A capa de 'Sla Radical dance Disco Club', de 1990
A capa de ‘Sla Radical Dance Disco Club’, de 1990

“SLA”, destaca Fernanda, era um álbum de autoafirmação feminina, já que conclamava a criação de um dance disco clube radical.  E as mudanças começavam pela capa, uma imagem da cantora em preto e branca e desfocada. Fernanda não era mais garota solar e praiana da Blitz. A “nova” Fernanda Abreu era da noite, vestida para brilhar na boate e armada de samples e batidas eletrônicas até os dentes. Hoje é fácil perceber que ela liderava uma revolução, uma revolução que passaria nas telinhas de TV, sobretudo via MTV.

O álbum apresentava ao público uma sonoridade pop com beats eletrônicos, algo até então inédito no país e por isso mesmo de um risco enorme para ser lançado por uma grande gravadora. Quando mostrou as primeiras demos do que viria a ser “SLA Radical Dance Disco Club” à EMI, Fernanda ouviu do então diretor Jorge Davidson: “Adorei, que coisa diferente. Mas, você sabe, não tem mercado no Brasil pra essa coisa dançante”. A resposta de Fernanda foi dada na lata: “Não tinha, vamos inaugurar! Acredita que vai dar certo”. O resto é história. Fernanda se tornou a nossa rainha da dance, do funk, do sample, da música black de baile e, principalmente, dos DJs.

E é por conta dessa simbiótica relação de Fernanda com os DJs que a cantora apresenta “Fernanda Abreu: 30 Anos de Baile”, um disco que reúne 15 DJs/produtores convidados a remixar a obra da artista.
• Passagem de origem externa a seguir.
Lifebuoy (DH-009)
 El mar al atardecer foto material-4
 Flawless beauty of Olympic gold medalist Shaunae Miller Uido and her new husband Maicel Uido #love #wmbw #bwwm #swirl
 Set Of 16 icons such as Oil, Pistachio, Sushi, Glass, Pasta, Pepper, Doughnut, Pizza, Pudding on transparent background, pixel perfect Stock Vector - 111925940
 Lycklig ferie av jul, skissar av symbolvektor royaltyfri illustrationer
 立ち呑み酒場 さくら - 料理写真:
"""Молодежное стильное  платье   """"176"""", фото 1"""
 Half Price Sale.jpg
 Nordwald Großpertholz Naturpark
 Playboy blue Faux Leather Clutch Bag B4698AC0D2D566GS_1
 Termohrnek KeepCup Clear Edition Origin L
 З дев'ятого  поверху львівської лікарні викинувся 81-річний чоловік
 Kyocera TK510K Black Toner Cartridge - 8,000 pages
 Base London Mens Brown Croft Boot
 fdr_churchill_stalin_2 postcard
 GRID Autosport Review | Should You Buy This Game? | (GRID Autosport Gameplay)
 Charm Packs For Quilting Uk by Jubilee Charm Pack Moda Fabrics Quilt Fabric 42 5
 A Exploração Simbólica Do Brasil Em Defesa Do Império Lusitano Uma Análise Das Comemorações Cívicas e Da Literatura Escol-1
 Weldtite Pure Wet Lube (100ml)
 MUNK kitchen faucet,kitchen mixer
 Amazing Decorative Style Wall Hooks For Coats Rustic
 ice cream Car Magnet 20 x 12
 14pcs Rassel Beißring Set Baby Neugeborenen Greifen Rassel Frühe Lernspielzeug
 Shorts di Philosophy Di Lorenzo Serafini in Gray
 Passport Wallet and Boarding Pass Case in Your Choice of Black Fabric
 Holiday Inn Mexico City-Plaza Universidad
A lista de convidados é eclética e traduz o panorama da pista de dança hoje no Brasil, cobrindo estilos diversos, do funk ao trap, da house ao techno, do rap ao electro, representados por nomes da atual geração, como Vintage Culture, Gui Boratto, Bruno Be, Tropkillaz, Fancy Inc e DJs clássicos, que ajudaram a erguer as paredes dos bailes, como Corello DJ, Zé Pedro, Dennis DJ e Memê, este último encarregado de fazer a direção artística do álbum. Além do grande elenco de remixers, há também no disco as participações dos rappers Emicida e Projota.

No álbum, os convidados puderam repaginar para as pistas de dança, cada um à sua maneira, clássicos absolutos da discografia de Fernanda Abreu, como “Jorge da Capadócia” (que ganhou remix de Gui Boratto), “Kátia Flávia, A Godiva de Irajá” (em versão de Bruno Be), “Veneno da Lata” (com Tropkillaz), “Você pra Mim” (que ganhou feat de Projota, com remix de Dennis DJ), “Outro Sim” (repaginado por Ruxell, com vocais de Emicida).

“Durante todos esses anos de convivência, percebi com clareza que Fernanda sempre apostou fichas nos DJs, criando com eles um laço carinhoso de convivência, harmonia e respeito”, destaca Memê, que também assina, ao lado da cantora, a produção executiva do novo projeto. Memê, pseudônimo do produtor musical Marcello Mansur, é um nome de peso da house music, além de ser alquimista na arte de dosar a elementos eletrônicos na MPB vide seus trabalhos em conjunto com Lulu Santos, Gabriel O Pensador, Tim Maia, além da própria Fernanda e da diva colombiana Shakira.

É tanta história e serviços prestados à música dançante brasileira que só um disco de remixes não seria capaz de festejar tanto suingue. O lançamento de “30 Anos de Baile” acabou desdobrado num segundo com oito faixas em versões extendidas pensadas para bombar nas pistas.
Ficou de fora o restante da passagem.